When asked why employers were unable to meet the Bank of England’s inflation rate target of 2 per cent in their pay awards, private sector employers were more likely to cite having no recruitment or retention pressures (25 per cent), the national minimum wage (20 per cent) and the low rate of inflation/cost of living (15 per cent), as reasons why wage growth remained weak.

Davies said that “stable” had become the new “ambition” for both individuals and businesses, after the effects of the recession, which could go some way to explaining the UK’s productivity woes.

“Interestingly, we’re not seeing a massive backlash from employees on this [low wage growth]; who seem content with the arrangement and happy just to be in work and receiving a regular wage; even if it isn’t as high as they would like,” he said.

The CIPD is calling on the newly elected government to encourage employers to invest in skills and improve workplace productivity.

“Business investment remains strong on average, yet overall levels of training spend are falling,” Davies said.
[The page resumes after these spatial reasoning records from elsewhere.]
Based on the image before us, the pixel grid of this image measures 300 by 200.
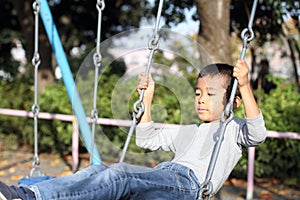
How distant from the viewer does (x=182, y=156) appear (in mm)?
2445

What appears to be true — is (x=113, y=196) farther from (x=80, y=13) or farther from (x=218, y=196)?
(x=80, y=13)

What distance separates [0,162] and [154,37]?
463 centimetres

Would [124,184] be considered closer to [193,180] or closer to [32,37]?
[193,180]

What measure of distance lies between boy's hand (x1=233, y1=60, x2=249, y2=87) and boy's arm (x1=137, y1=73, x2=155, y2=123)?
0.50 meters

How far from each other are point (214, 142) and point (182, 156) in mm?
167

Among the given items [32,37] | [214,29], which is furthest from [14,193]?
[32,37]

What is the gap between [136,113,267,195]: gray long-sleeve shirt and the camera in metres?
2.35

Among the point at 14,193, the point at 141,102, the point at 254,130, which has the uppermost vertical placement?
the point at 141,102

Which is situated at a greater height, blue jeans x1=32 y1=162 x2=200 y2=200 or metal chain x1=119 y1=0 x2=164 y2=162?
metal chain x1=119 y1=0 x2=164 y2=162

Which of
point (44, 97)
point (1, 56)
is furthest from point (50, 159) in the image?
point (1, 56)

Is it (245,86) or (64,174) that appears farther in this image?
(64,174)

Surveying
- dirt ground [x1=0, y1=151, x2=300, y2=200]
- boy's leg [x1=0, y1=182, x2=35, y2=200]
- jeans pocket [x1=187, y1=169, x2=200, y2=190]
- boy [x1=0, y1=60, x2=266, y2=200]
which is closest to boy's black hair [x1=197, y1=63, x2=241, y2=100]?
boy [x1=0, y1=60, x2=266, y2=200]

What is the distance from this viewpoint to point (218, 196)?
443cm

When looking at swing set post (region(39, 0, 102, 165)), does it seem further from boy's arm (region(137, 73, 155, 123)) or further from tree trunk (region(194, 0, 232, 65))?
tree trunk (region(194, 0, 232, 65))
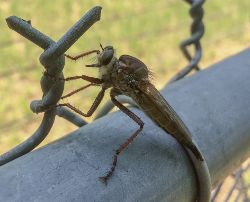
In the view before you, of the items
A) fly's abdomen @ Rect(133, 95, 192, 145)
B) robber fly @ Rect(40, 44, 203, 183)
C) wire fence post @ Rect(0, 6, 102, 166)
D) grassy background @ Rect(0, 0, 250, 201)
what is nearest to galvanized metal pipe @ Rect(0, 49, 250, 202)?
fly's abdomen @ Rect(133, 95, 192, 145)

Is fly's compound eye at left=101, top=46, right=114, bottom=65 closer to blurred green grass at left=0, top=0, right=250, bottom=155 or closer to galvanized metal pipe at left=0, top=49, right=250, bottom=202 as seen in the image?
galvanized metal pipe at left=0, top=49, right=250, bottom=202

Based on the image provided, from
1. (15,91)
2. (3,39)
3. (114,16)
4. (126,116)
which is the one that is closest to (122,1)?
(114,16)

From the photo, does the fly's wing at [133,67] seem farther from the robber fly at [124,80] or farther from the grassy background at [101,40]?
the grassy background at [101,40]

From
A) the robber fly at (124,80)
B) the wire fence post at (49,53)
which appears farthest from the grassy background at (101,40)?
the wire fence post at (49,53)

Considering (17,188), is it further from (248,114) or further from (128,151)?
(248,114)

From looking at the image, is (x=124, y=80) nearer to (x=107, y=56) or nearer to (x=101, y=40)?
(x=107, y=56)

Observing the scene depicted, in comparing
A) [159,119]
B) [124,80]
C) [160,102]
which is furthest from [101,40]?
[159,119]
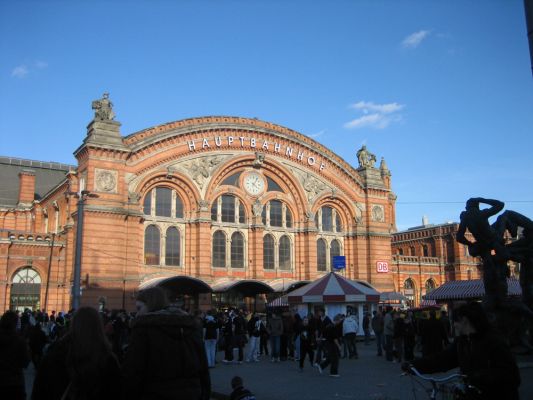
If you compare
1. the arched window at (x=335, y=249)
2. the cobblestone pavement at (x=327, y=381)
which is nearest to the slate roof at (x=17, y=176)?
the arched window at (x=335, y=249)

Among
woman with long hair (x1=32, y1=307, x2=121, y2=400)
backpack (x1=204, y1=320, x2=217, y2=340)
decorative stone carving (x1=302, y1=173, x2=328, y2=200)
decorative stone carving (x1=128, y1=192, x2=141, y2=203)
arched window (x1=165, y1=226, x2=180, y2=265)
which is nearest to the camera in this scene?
woman with long hair (x1=32, y1=307, x2=121, y2=400)

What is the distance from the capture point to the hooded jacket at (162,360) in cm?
507

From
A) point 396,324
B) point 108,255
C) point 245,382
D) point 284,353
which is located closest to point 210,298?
point 108,255

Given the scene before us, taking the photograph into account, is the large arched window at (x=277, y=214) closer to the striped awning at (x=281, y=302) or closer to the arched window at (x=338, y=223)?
the arched window at (x=338, y=223)

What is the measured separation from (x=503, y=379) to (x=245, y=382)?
1156 cm

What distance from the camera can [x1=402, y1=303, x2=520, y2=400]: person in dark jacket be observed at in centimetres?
525

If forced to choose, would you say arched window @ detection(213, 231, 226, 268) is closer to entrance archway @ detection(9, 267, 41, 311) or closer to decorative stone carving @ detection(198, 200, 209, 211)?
decorative stone carving @ detection(198, 200, 209, 211)

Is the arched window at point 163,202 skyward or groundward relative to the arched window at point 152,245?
skyward

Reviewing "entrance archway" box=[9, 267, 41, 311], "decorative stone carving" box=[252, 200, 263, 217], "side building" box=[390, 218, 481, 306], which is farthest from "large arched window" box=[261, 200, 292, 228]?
"side building" box=[390, 218, 481, 306]

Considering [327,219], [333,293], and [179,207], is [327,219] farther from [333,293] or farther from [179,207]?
[333,293]

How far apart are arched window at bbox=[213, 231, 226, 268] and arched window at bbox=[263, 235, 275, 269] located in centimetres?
337

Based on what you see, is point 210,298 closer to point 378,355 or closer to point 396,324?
point 378,355

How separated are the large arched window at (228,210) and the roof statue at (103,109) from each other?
30.2 feet

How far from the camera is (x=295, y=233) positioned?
43.0 metres
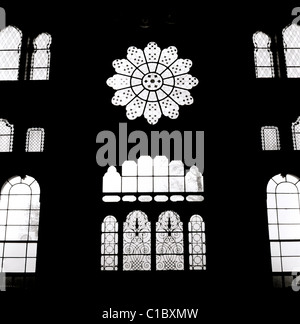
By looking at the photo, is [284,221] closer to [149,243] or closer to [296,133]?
[296,133]

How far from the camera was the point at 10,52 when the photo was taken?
44.1 feet

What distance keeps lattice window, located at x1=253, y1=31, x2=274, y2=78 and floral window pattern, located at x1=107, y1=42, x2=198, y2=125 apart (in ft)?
4.70

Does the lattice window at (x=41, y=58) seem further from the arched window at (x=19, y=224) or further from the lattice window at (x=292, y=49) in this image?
the lattice window at (x=292, y=49)

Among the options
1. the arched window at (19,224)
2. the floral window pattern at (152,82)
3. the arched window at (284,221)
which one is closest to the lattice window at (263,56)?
the floral window pattern at (152,82)

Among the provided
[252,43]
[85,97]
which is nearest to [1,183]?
[85,97]

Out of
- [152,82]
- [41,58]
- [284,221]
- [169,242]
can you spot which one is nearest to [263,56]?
[152,82]

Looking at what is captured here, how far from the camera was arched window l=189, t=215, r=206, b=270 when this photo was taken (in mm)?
11508

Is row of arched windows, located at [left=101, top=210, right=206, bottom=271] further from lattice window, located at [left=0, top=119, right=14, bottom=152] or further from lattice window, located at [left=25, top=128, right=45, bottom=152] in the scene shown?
lattice window, located at [left=0, top=119, right=14, bottom=152]

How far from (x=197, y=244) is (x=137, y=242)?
3.77 ft

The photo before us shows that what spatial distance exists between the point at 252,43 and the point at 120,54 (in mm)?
2919

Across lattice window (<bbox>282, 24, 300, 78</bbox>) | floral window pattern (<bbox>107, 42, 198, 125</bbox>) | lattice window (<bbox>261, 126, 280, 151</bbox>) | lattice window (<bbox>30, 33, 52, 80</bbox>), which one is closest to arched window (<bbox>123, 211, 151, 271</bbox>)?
floral window pattern (<bbox>107, 42, 198, 125</bbox>)

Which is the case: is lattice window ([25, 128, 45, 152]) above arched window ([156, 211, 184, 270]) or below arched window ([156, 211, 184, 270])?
above

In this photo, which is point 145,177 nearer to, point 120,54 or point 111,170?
point 111,170

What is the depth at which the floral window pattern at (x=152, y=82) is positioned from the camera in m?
13.0
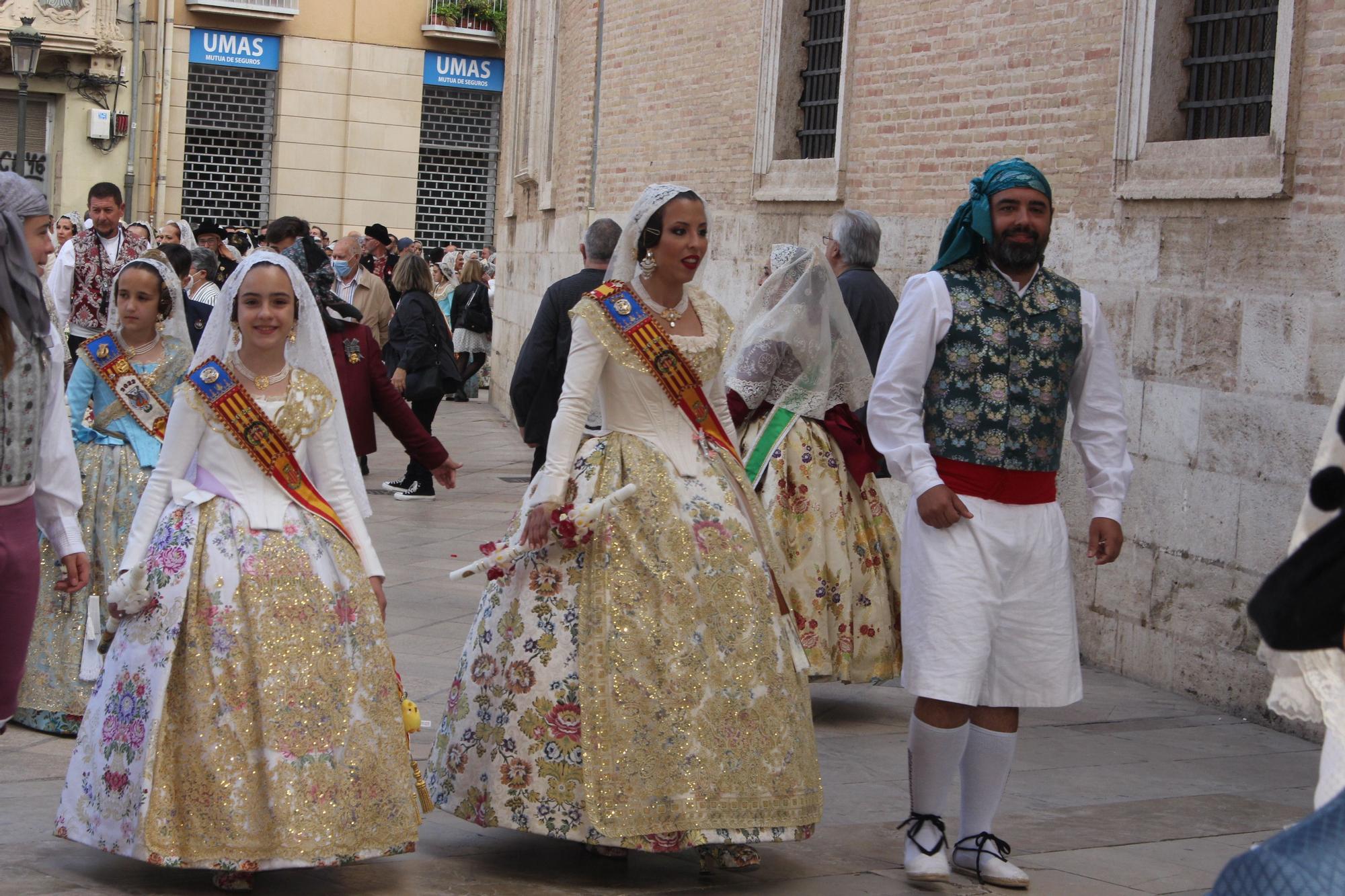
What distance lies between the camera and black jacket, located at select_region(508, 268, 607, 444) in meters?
8.97

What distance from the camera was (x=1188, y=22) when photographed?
347 inches

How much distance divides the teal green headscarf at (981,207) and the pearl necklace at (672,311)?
0.78 meters

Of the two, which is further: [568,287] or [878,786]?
[568,287]

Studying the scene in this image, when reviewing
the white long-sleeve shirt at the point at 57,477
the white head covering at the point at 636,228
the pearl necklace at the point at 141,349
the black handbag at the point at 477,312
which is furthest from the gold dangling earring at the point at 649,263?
the black handbag at the point at 477,312

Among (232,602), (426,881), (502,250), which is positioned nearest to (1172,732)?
(426,881)

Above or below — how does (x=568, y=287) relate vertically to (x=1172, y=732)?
above

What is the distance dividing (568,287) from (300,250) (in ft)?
7.35

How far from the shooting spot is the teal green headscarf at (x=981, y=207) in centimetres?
539

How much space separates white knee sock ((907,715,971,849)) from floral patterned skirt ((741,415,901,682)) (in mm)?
2003

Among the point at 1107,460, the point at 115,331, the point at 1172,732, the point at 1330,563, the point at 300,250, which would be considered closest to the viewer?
the point at 1330,563


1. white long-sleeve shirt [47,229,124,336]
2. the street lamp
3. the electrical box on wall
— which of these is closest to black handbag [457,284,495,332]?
the street lamp

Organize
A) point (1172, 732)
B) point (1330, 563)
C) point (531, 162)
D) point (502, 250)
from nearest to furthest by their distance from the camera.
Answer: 1. point (1330, 563)
2. point (1172, 732)
3. point (531, 162)
4. point (502, 250)

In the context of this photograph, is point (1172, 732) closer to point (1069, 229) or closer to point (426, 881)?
point (1069, 229)

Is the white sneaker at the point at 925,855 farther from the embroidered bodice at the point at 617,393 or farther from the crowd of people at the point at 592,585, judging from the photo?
the embroidered bodice at the point at 617,393
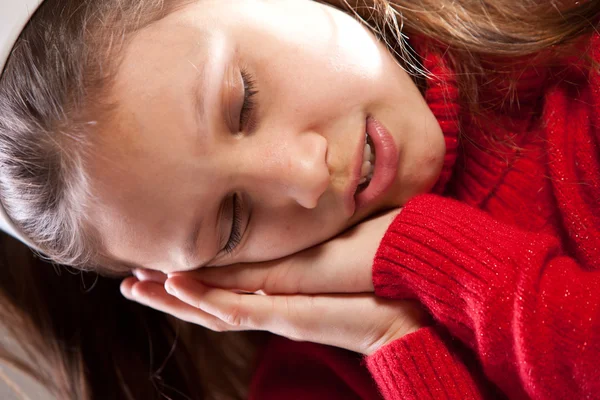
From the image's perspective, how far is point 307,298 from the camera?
1110mm

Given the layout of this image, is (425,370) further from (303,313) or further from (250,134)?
(250,134)

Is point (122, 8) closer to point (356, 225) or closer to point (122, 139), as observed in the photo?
point (122, 139)

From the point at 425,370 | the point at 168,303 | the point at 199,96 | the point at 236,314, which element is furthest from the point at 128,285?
the point at 425,370

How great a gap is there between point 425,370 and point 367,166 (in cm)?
34

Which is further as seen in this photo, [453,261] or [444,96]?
[444,96]

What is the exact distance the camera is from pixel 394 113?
3.32 feet

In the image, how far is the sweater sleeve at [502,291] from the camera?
2.74ft

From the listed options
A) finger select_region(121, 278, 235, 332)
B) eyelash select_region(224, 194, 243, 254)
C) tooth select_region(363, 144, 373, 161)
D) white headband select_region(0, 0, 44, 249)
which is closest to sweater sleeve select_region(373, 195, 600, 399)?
tooth select_region(363, 144, 373, 161)

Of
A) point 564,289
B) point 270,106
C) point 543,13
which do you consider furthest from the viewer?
point 543,13

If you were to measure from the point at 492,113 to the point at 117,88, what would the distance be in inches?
25.3

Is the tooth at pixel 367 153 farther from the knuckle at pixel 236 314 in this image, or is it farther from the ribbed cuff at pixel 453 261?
the knuckle at pixel 236 314

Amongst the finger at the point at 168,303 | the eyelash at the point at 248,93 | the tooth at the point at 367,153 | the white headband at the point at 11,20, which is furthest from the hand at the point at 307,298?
the white headband at the point at 11,20

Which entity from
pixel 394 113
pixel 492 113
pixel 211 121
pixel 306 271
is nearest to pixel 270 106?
pixel 211 121

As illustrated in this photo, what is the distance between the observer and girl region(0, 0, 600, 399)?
0.91 meters
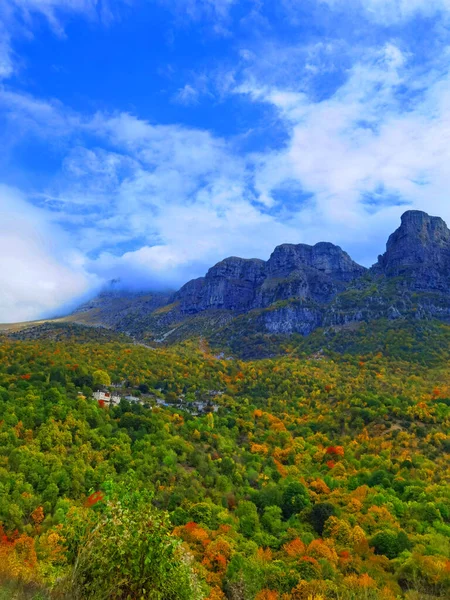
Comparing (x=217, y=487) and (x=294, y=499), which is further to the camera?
(x=217, y=487)

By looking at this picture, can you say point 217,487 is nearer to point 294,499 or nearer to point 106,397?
point 294,499

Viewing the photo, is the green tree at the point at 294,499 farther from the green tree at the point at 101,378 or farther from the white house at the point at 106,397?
the green tree at the point at 101,378

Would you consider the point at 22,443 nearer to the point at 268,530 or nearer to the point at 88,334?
the point at 268,530

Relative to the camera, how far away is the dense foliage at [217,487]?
51.9 ft

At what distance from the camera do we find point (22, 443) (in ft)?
190

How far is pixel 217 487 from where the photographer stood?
64.2 metres

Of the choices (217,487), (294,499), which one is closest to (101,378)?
(217,487)

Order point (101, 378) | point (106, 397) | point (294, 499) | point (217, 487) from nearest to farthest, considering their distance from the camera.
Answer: point (294, 499)
point (217, 487)
point (106, 397)
point (101, 378)

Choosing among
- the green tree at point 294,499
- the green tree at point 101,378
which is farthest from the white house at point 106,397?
the green tree at point 294,499

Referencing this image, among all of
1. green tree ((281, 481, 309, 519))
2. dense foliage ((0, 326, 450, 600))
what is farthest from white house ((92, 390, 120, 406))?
green tree ((281, 481, 309, 519))

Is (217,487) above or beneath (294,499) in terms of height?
above

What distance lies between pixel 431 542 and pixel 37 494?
160 feet

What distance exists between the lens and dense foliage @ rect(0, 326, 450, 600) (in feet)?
51.9

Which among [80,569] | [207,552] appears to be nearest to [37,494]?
[207,552]
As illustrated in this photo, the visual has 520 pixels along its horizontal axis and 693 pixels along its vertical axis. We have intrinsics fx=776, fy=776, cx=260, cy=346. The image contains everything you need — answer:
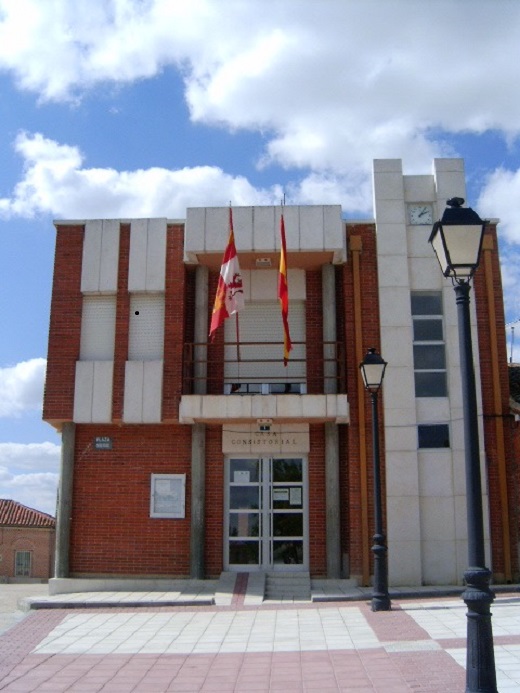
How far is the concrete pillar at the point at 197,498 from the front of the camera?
52.0 feet

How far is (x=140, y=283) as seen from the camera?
55.5 feet

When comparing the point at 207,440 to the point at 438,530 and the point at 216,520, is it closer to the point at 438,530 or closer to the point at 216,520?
the point at 216,520

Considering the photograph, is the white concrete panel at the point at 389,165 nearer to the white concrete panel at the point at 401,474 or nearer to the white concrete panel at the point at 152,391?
the white concrete panel at the point at 401,474

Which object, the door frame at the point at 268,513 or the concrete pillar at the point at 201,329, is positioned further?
the concrete pillar at the point at 201,329

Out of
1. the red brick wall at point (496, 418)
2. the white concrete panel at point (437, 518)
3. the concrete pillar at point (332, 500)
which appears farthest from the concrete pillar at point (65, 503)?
the red brick wall at point (496, 418)

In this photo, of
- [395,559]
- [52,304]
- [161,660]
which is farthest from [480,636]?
[52,304]

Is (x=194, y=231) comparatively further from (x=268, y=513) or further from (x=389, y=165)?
(x=268, y=513)

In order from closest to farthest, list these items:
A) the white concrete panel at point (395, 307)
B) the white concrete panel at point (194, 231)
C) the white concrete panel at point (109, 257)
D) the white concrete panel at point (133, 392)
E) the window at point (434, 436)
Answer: the window at point (434, 436)
the white concrete panel at point (133, 392)
the white concrete panel at point (395, 307)
the white concrete panel at point (194, 231)
the white concrete panel at point (109, 257)

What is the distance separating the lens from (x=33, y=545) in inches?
1901

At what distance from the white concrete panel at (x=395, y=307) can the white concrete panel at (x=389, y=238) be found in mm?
858

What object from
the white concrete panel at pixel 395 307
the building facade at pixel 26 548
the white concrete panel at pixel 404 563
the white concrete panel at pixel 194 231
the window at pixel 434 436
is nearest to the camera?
the white concrete panel at pixel 404 563

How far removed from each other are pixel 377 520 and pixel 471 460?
22.7 feet

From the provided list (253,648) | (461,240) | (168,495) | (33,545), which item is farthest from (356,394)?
(33,545)

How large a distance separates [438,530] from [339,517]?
1995 millimetres
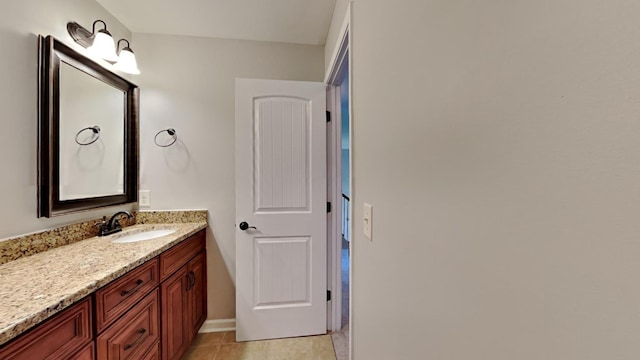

“More employers need to re-allocate spending towards workforce development in order to deliver the productivity improvements that are essential to achieve higher levels of pay growth.”

Stewart Segal, chief executive of Association of Employment and Learning Providers (AELP), said skills and employment would continue to be a driver behind a sustained economic recovery.

“We welcome that employment and skills were at the centre of the government’s manifesto because there is a proven return on investment in these programmes in terms of the economy, business competitiveness and wage growth for people in sustainable employment,” he said.

REC chief executive Kevin Green added: “However, we need to convince the new government to adopt a sensible and balanced approach to immigration so that UK businesses can hire the talent and skills they need to succeed.”